• **Tasks to perform**
- a) Reproduce the passage of the vtkShepardMethod header from "Tools/Win64/VTK/include/vtk-9.0/vtkShepardMethod.h" to "for more information.".
- b) According to the vtkShepardMethod header, how are the influence functions described?

[[ Excerpt open ]]

Tools/Win64/VTK/include/vtk-9.0/vtkShepardMethod.h

/*=========================================================================

  Program:   Visualization Toolkit
  Module:    vtkShepardMethod.h

  Copyright (c) Ken Martin, Will Schroeder, Bill Lorensen
  All rights reserved.
  See Copyright.txt or http://www.kitware.com/Copyright.htm for details.

     This software is distributed WITHOUT ANY WARRANTY; without even
     the implied warranty of MERCHANTABILITY or FITNESS FOR A PARTICULAR
     PURPOSE.  See the above copyright notice for more information.

=========================================================================*/
/**
 * @class   vtkShepardMethod
 * @brief   interpolate points and associated scalars onto volume
 * using the method of Shepard
 *
 *
 * vtkShepardMethod is a filter used to interpolate point scalar values using
 * Shepard's method. The method works by resampling the scalars associated
 * with points defined on an arbitrary dataset onto a volume (i.e.,
 * structured points) dataset. The influence functions are described as
 * "inverse distance weighted". Once the interpolation is performed across
 * the volume, the usual volume visualization techniques (e.g.,
 * iso-contouring or volume rendering) can be used.
 *
 * Note that this implementation also provides the ability to specify the
 * power parameter p. Given the generalized Inverse Distance Weighting (IDW)

[[ Excerpt closed ]]
[[ Data shown open ]]

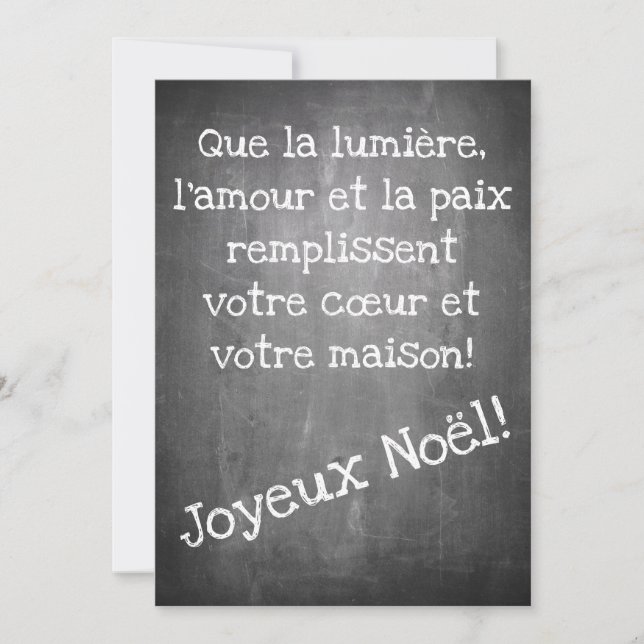 Platt kort (Framsida)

[[ Data shown closed ]]

• **Completed exercise**
- a)
Tools/Win64/VTK/include/vtk-9.0/vtkShepardMethod.h

/*=========================================================================

  Program:   Visualization Toolkit
  Module:    vtkShepardMethod.h

  Copyright (c) Ken Martin, Will Schroeder, Bill Lorensen
  All rights reserved.
  See Copyright.txt or http://www.kitware.com/Copyright.htm for details.

     This software is distributed WITHOUT ANY WARRANTY; without even
     the implied warranty of MERCHANTABILITY or FITNESS FOR A PARTICULAR
     PURPOSE.  See the above copyright notice for more information.

- b) They are described as "inverse distance weighted."